The message: Tax revenues are smaller, spending is greater, and the deficits are thus larger than the White House has been saying. No wonder it dumped the news on the eve of a sweltering mid-July weekend.
In fact, deficits grew even as the White House claimed that the economy grew, even at the anemic pace we’ve seen thus far. Their projection for future growth is ambitious — greater than 4% starting in 2012 after slowly accelerating this year and next, which the White House claims will reduce the deficit naturally through greater revenues. The WSJ points out the fallacy of that fantasy:
The White House predicts revenues will rise sharply after that, as it also assumes the economy will grow by more than 4% in each of 2012, 2013 and 2014. The last time the economy grew that rapidly for that long, however, was from 1997-2000 and from 1983-1985. In both of those cases, taxes were falling. The Obama White House plans a huge tax increase next year, followed by the ObamaCare tax hikes that hit in 2013, and that’s before whatever else the President’s deficit commission recommends. …
The Reagan Administration also pursued fiscal stimulus, but its policy choice was permanent across-the-board cuts in marginal tax rates. Revenue didn’t fall nearly as much as Keynesian economists predicted it would, and the economy roared back. Growth and spending restraint then reduced the deficit over time.
Democrats by contrast have pursued stimulus by spending and temporary tax rebates for selective constituencies. They did so first in concert with President George W. Bush, who was intellectually and politically tapped out, in February 2008. Then they did so again, on hyperdrive, with the February 2009 stimulus. They are now doing it again on a smaller scale with another burst of jobless benefits, adding some $30 billion to the deficit.
To put it another way, Democrats have been undertaking a vast fiscal policy experiment, blowing out the federal balance sheet in an effort to show that a country can spend and tax its way to prosperity. Look no further than the numbers in the White House’s own budget review for the unhappy lab results.
This was the subject of my speech to Right Online. We have spent the past two years pursuing the policies that failed in the 1970s, such as large government interventions in labor and goods markets and the imposition of massive regulatory regimes intended to manage the economy from the top down. We’re ignoring the policies that succeeded in the 1980s that eventually provided the antidote to the Keynesianism of the Nixon-Ford-Carter years, and that touched off a massive expansion of the American economy.

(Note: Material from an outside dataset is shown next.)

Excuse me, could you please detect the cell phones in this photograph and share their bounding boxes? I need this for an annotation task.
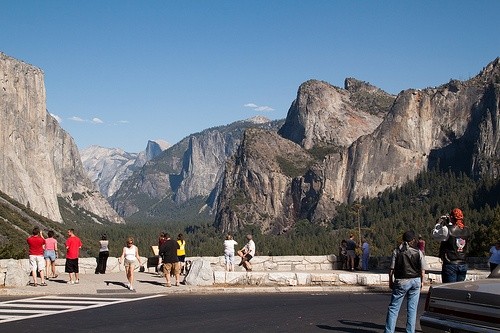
[440,215,447,220]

The semi-annual review shows that the Obama administration still hasn’t learned its lesson. It’s akin to having a money-losing product but trying to convince the bank that you can make up the losses in volume sales. At its heart, Obamanomics holds a central flaw: the idea that government acts as a multiplier to capital rather than a diluter and destructor of capital. The more capital it confiscates for its central-planning economics, the less we have for real growth. Some government oversight is necessary to prevent fraud and theft, but even that doesn’t act as a multiplier for the capital it consumes; it’s merely the rational cost of doing business.
Barack Obama still hasn’t learned that, but the voters have begun to figure it out.